Speaking of next, once Sylphvania Grove gets made, the “next” for that will be festivals right? Mauvaises Têtes received so many laurels. I know some of those were from horror festivals, but many were not — since Sylphvania Grove is fantasy, not horror, about what percent overlap do you think you’ll see as far as festival entries? Do you see the success of Mauvaises Têtes helping Sylphvania Grove? Tell me a little bit about that — possible comparisons and differences for the two films in terms of festival runs.
Rebekah: Yes, I will be submitting Sylphvania Grove to festivals. I’m hoping it will be even more successful than Mauvaises Têtes, which is a very different movie that targets a different, probably smaller audience (even though some of the audience over lapse). My guess is that it would fit in both genre and regular festivals, but even though I put a lot of research in festivals, it’s always a little bit of a guessing game and you can never know what is going to happen.

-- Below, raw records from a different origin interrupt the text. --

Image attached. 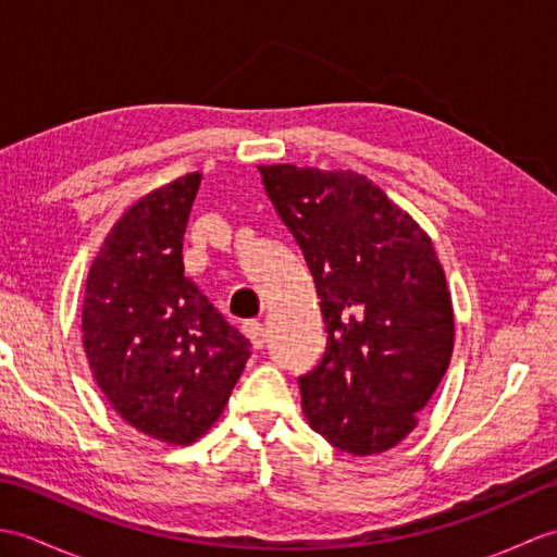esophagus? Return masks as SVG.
<instances>
[{
	"label": "esophagus",
	"mask_w": 557,
	"mask_h": 557,
	"mask_svg": "<svg viewBox=\"0 0 557 557\" xmlns=\"http://www.w3.org/2000/svg\"><path fill=\"white\" fill-rule=\"evenodd\" d=\"M242 330H244V335L251 339V345L256 349H263V345H265V330H263V325H260L258 321H246L242 325Z\"/></svg>",
	"instance_id": "1"
}]
</instances>
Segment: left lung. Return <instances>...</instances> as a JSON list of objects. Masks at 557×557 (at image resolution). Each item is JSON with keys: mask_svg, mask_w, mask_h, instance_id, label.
Instances as JSON below:
<instances>
[{"mask_svg": "<svg viewBox=\"0 0 557 557\" xmlns=\"http://www.w3.org/2000/svg\"><path fill=\"white\" fill-rule=\"evenodd\" d=\"M258 170L325 321L323 359L299 375L306 419L342 453H385L413 431L453 357V301L431 236L357 172Z\"/></svg>", "mask_w": 557, "mask_h": 557, "instance_id": "8db88e82", "label": "left lung"}]
</instances>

Jon: Thanks. I’m not surprised that you do put a lot of research into them [the festivals]. It appears you are very thorough about everything you do.
Last question… for this interview anyway. What’s next for Rebekah Fieschi? After Sylphvania Grove, how will you decide which project to tackle next? I have an ongoing binder of the next five scripts — at least five– I’m going to write, with approximate start and finish dates over the next four years. It changes a little but not much — do you have a similar process? What’s “five years from now” look like to you?
Rebekah: After Sylphvania Grove, I plan on very quickly getting into pre-production for my first feature film. It is currently untitled but it is a new turn on the classic gothic haunted house story. It is a story that is very dear to me — the script is not yet completed but will be by the end of summer. I have another feature script I am working on but that one is much more expensive to make and I feel I really need the experience of making a feature film before getting it into production. But I love short films and I always have short tales to tell, I hope to be able to shoot a no-budget micro short this fall called The Unvisited, and I have been working on a stop-motion animation short for a year which is a great challenge. I count on creating it continuously for another year. It is entitled The Old Man and the Cradle. The next five years look very busy with productions and hard work, and I’m sure they will be full of surprises.
Jon: All of those sound so cool. Your first feature!!! Can I name it? (Chuckles.) And simultaneously the stop-motion project, on top of everything else? Now THAT’S my kind of ambition!!!
Thank you again for doing this interview, Rebekah. It has been a total pleasure for me to meet you, and learn about you and what makes you tick. I’ll let you know when I post it on the blog. Thank you one last time, and we’ll talk again, I’m sure.
Jon: Merci! I can’t wait either. Have a great weekend, Rebekah.